Se terminó de organizar la hilera de yehudím. Quedaron preparados los instrumentos de tortura y el fuego. Todos se temían que los yehudím no complacerían a Antíoco sin resistirse. Unos y otros estaban concentrados en vigilar que nadie huyera de la fila y atender las órdenes del rey. Después de la tensa espera, Yehonatán comprobó que era el momento de huir sin ser advertido y salió a la carrera sin mirar atrás y encomendándose a Di–s.

Yehudáh no llegó a ser ejecutado, sino que fue encerrado y quemado vivo junto a los demás.

Mientras aquel tormento se desarrollaba, Yehonatán corría con la fuerza de su sangre alterada por la pena y también por el temor al destino de su hermano. La distancia se le hizo muy larga, pues había comenzado a correr a toda velocidad y pronto su corazón le impidió mantener el pretendido ritmo. Tuvo que detener su marcha varias veces y cuanto más paraba más se angustiaba y peor corría. Con el pecho dolorido y los pies ensangrentados, llegó, por fin, hasta Matityáhu. No podía ni hablar, pero su padre entendió que Yehudáh estaba en peligro y sin demora comenzó a dar órdenes. A toda prisa se organizaron en sus monturas, también Yehonatán, algo más rehecho, y se dirigieron a la colina del oprobio.

Cuando el ejército de Matityáhu llegó al asentamiento, muy a lo lejos se veía aún el ejército de Antíoco. La situación era desoladora. Los campos calcinados, el aire irrespirable por el olor a carne humana sacrificada, humo y sangre por todas partes.

Un pequeño rayo de esperanza les recorrió el espíritu cuando oyeron los apagados rebuznos de algunos asnos y los últimos alaridos de un perro en uno de los establos en los que habían sido encerrados personas y animales. Todos corrieron atropelladamente al auxilio. En dos de las cuatro casas cuya estructura quedaba aún en pie, se oían también débiles quejidos humanos. Todas las tiendas y el resto de las cabañas y establos eran ya cenizas.

Con trapos mojados cubriendo sus rostros y utilizando toda suerte de palos, espadas, piedras y troncos, derribaron con violencia las puertas que aprisionaban a los sacrificados. Mientras tanto, otros se afanaban en echar tierra y agua sobre el fuego. Tres asnos salieron abrasados, aunque vivos, luego hubo que darles muerte. Al igual que al can. El sufrimiento de estos pobres animales había sido extremo y no tenían posibilidad de sanar. Los que había allí dentro no tenían ni fuerzas para salir, hubo que tirar de sus cuerpos a toda prisa y alejarlos de las brasas y del humo pues la temperatura era sofocante. Ciertamente, parecía imposible que pudiera haberse salvado alguien de morir en aquellos hornos.

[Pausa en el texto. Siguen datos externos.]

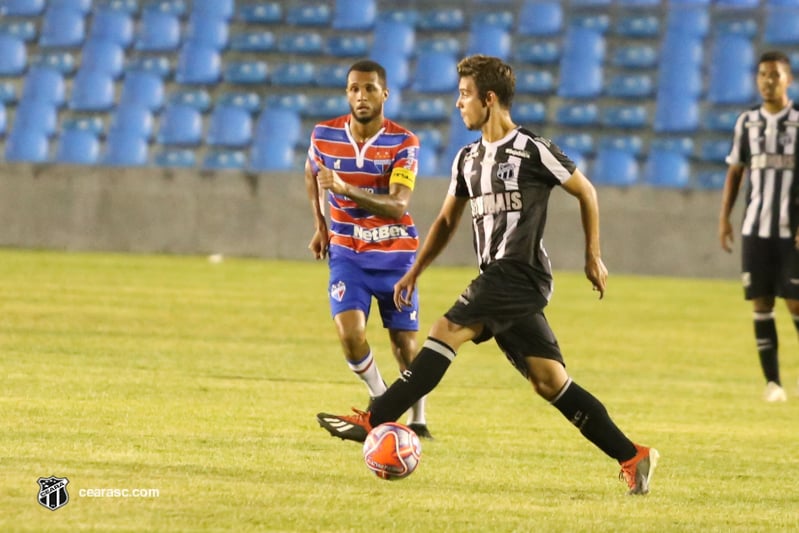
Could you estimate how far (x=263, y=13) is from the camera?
2547 cm

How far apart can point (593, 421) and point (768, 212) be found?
467 centimetres

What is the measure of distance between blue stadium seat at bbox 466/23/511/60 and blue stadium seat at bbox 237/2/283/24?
322cm

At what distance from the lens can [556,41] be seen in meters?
24.9

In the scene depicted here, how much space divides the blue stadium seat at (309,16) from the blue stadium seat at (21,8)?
4.24m

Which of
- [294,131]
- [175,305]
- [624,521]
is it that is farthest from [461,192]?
[294,131]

De los tres primeros graneros y establos, solo algunos salieron con vida y la mitad de ellos con quemaduras muy graves. Tras sacar a todos los del último granero, arrastraron al exterior el cuerpo de Yehudáh.

—¡Matityáhu!, ¡Matityáhu!, ¡es Yehudáh! —gritó Yonáh uno de los rebeldes.

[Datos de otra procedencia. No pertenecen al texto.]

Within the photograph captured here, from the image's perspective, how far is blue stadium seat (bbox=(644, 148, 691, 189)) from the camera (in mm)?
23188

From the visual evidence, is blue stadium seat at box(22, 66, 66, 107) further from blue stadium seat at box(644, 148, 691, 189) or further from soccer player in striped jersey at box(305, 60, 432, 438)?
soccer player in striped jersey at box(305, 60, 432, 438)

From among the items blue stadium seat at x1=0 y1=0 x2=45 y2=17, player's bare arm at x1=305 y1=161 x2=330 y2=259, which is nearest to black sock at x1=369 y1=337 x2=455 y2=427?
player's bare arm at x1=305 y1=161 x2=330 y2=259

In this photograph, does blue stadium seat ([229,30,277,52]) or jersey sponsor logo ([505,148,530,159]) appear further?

—¡Hijo! —gritaba Matityáhu, que corría junto a los demás hermanos hacia el cuerpo de Yehudáh.

Matityáhu, al verlo, tuvo que contenerse para que de su boca no saliera la más fuerte maldición hacia los asesinos. Corrió a tumbarse junto a su hijo e incorporó su cuerpo hasta juntar su cabeza contra su pecho y, ante la mirada de los demás, le habló así:

—¡Hijo, despierta, vuelve a la vida, porque has de ver la justicia de ha–Shem obrando por nuestro Pueblo! Despierta hijo, despierta, te necesitamos y ha–Shem lo sabe, te necesitamos…

«¡Adonay, Adonay, Adonay!», repetía, hasta que Yehudáh comenzó a toser con virulencia y desesperación. Cuando los espasmos empezaron a ceder, pudieron darle agua, y al recibirla en su boca, abrió los ojos y alcanzó a decir:

—Abba, nuestro Pueblo ha vencido a Antíoco. No ha podido doblegarnos.

—No hables ahora, hijo, recupérate, tendremos tiempo de superar este horror. Quédate aquí con tu hermano, vamos a organizar la ayuda a los heridos y el enterramiento a los asesinados… ¡Barúj Atáh, Adonay!, doy gracias, Bendito Di–s, porque Yehudáh sigue con nosotros.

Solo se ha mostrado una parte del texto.